黒き藥師と久遠の花【完】
 エマの弾んだ声に、針子たちが小刻みに頷く。
 社交辞令だと分かっていても、褒められると気分が落ち着かなくなる。
 みなもは照れ隠しに、自分の体をじっくりと見回した。

 装飾品だけを見れば豪華すぎて浮いたように感じたが、こうして身につけてみると、青玉の輝きがドレスによく似合っている。
 ショールに施されているのは百合の花と蝶の刺繍。

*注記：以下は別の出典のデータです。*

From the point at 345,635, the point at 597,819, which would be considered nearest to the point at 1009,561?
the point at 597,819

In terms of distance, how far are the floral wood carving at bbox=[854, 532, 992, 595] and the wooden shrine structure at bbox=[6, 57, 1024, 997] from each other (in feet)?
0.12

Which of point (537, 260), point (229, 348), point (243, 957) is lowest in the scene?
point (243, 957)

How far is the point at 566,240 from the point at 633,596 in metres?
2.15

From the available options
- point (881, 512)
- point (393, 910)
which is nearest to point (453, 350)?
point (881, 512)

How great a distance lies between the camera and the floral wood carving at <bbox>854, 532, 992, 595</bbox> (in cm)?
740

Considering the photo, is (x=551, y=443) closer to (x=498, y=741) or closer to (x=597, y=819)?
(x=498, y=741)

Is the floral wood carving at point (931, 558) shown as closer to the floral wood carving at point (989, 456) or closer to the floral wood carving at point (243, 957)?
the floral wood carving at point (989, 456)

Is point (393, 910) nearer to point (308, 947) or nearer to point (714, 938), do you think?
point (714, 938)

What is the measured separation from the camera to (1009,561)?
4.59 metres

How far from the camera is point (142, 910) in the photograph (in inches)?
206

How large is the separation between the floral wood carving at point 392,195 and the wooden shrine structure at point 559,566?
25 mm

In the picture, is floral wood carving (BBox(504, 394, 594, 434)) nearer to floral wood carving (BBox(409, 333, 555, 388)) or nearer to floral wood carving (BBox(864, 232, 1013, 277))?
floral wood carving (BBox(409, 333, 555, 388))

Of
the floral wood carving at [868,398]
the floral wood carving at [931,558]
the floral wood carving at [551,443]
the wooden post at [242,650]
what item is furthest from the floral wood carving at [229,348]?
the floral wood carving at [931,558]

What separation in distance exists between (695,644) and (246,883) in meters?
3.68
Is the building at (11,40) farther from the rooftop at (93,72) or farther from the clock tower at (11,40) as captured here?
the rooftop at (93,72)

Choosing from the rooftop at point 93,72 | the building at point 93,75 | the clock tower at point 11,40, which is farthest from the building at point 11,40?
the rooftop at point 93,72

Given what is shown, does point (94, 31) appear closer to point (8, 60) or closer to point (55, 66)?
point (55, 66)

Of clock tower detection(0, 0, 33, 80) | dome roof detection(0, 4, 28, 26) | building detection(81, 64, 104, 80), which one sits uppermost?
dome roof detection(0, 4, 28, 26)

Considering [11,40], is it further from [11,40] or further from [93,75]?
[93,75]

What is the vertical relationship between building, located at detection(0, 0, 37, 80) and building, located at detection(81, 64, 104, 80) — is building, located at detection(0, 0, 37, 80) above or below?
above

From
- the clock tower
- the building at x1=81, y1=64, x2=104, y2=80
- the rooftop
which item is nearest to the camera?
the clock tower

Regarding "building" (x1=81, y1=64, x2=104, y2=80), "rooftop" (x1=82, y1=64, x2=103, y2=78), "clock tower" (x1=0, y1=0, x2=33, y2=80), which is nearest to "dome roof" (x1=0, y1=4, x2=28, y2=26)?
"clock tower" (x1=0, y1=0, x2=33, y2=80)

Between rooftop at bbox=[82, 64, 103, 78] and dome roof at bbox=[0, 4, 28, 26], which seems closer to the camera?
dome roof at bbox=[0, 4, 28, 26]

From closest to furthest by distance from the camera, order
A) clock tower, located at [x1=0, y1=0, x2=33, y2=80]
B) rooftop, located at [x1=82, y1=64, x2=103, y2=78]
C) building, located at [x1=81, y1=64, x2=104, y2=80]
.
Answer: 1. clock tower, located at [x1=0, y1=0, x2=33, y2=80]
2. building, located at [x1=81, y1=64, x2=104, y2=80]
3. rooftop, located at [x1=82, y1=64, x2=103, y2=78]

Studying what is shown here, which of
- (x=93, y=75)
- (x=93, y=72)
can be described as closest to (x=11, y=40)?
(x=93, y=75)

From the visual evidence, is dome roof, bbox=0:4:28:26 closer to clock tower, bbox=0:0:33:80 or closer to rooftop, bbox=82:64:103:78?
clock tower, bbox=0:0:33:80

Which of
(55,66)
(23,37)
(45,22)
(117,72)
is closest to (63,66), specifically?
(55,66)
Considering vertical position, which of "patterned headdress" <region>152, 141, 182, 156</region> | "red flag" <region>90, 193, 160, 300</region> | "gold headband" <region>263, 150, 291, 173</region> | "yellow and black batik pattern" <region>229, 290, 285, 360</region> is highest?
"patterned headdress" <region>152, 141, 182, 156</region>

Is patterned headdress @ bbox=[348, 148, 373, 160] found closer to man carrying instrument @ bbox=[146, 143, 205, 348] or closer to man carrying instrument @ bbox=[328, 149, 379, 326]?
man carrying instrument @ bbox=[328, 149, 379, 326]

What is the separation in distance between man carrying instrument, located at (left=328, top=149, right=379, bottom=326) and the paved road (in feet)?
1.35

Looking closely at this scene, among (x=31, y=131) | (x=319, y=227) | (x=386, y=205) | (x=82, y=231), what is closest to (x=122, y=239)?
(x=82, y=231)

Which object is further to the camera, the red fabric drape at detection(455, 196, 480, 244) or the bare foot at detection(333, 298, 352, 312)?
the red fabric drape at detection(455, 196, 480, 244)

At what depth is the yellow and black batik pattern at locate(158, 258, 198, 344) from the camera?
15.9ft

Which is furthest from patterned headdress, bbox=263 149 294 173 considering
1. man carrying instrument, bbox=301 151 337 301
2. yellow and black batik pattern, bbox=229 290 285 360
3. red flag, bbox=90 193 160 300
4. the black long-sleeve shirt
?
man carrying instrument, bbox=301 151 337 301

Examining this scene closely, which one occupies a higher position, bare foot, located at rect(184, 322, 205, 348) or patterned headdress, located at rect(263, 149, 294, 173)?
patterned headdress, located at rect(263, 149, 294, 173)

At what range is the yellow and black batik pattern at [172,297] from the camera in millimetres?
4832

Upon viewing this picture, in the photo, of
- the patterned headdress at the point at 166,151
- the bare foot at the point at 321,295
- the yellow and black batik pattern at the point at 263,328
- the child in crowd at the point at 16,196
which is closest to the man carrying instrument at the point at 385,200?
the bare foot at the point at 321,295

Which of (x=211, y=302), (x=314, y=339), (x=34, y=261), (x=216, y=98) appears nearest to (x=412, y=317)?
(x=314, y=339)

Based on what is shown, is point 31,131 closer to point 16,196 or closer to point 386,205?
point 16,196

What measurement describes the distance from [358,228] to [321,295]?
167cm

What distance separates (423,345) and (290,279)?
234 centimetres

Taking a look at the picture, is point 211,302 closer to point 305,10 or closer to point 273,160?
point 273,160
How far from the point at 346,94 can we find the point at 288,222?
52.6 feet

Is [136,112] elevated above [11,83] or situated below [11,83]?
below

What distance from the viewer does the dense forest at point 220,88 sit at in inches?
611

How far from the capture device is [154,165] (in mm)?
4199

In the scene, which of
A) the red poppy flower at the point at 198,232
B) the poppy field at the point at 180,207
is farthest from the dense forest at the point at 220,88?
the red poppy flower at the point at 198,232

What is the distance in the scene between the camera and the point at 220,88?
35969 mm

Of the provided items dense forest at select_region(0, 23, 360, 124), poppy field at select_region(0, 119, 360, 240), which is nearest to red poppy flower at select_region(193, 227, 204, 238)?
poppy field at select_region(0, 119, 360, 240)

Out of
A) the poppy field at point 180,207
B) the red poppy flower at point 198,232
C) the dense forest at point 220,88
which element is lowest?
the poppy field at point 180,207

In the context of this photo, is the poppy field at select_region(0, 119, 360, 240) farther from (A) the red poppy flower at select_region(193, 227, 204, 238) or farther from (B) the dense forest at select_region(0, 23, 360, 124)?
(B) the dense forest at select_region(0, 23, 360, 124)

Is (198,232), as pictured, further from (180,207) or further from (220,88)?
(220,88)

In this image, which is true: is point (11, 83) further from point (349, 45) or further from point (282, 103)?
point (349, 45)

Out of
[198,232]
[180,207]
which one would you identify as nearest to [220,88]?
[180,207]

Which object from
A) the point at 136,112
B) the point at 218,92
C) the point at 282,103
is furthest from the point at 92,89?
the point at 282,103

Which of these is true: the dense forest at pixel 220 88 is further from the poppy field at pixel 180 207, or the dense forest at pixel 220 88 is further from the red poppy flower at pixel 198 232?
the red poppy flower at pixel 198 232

この華やかさの中では大人しめだが、それが清楚さとなって全体を上品に見せていた。

(俺なんかには不相応だと思うけど、レオニードがどんな顔するのかを見るのは楽しみだな)

 ちょっとこの格好でいるのが面白くなってきたと、みなもはクスリと笑う。しかし、
 
「後はカツラを被せて、お化粧すれば完璧。きれいなお肌だから、お化粧のやり甲斐がありますわ」

 エマのこの一言に、思わず脱力して項垂れそうになった。
 着替えだけでも面倒なのに、まだ工程があるのかと思うとげんなりしてくる。

 もし再び同じことをする羽目になったら、マクシム王の命令であっても全力で辞退するだろう。ひょっとしたら国外逃亡するかもしれない。
 今だけの辛抱だと言い聞かせ、みなもは重くなりかけた気分を浮上させた。